Review of After Hours (1985) by Adam W — 27 Feb 2009
The framework for the comedy - the screenwriter just throws one damned thing after another at our hero, stopping him from getting home - isn't vastly different than, say, Planes Trains and Automobiles (a better movie).
Scorsese's camera heightens everything; the script by Joseph Minion was written for film school, and it's clearly the work of a young film-lover; someone with passion for characters and development and surprising, exciting moments, but without a sense of the whole work.
Griffin Dunne is perfectly fine and looks the part (which isn't a compliment) but he's no De Niro. It develops into the old Hitchcockian innocent-man-wrongly-accused routine, without much cohesion.
And yet it really does work as an entertainment, and follows a nightmare logic.

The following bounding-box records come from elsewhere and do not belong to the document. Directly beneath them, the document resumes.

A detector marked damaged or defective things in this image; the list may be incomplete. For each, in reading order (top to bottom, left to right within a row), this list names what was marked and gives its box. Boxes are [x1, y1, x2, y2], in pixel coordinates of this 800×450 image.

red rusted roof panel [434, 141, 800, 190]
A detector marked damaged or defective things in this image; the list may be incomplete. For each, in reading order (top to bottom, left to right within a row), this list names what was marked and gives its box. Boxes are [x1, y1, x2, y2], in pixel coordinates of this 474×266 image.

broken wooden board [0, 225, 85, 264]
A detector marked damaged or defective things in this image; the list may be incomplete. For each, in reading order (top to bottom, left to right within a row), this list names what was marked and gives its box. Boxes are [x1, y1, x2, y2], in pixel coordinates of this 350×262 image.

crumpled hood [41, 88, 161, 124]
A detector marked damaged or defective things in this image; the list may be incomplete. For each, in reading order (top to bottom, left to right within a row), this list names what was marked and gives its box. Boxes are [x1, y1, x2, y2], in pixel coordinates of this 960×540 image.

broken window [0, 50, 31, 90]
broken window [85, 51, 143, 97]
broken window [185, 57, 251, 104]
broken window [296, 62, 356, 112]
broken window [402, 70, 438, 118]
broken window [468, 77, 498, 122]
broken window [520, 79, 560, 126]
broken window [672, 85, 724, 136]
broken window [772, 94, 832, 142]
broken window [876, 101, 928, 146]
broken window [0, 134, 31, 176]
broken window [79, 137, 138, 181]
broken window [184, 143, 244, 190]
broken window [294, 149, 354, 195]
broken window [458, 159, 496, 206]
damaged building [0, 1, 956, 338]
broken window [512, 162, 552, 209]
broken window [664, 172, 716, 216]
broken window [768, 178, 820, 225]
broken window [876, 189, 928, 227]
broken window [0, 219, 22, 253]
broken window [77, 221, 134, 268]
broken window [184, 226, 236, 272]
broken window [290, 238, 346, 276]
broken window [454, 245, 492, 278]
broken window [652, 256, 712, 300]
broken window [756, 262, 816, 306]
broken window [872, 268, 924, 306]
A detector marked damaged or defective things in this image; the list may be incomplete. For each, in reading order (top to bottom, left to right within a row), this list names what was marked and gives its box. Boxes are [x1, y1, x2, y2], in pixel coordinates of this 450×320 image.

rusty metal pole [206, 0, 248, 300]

The style is wonderful, with editing and camera work that suggest what Scorsese did stylistically with Goodfellas. It's what is called 'pure filmmaking' - which too often means 'empty filmmaking,' and the movie doesn't leave you with.
.. well, with anything really. The succession of women that the hero, Paul, meets are terrific; particularly Rosanna Arquette, whose little comic monologue about a Wizard of Oz-obsessed lover is the high point of the movie.
New York, New York is an entertaining failure; this is a troubling success.
This review of After Hours (1985) was written by Adam W on 27 Feb 2009.
After Hours has generally received very positive reviews.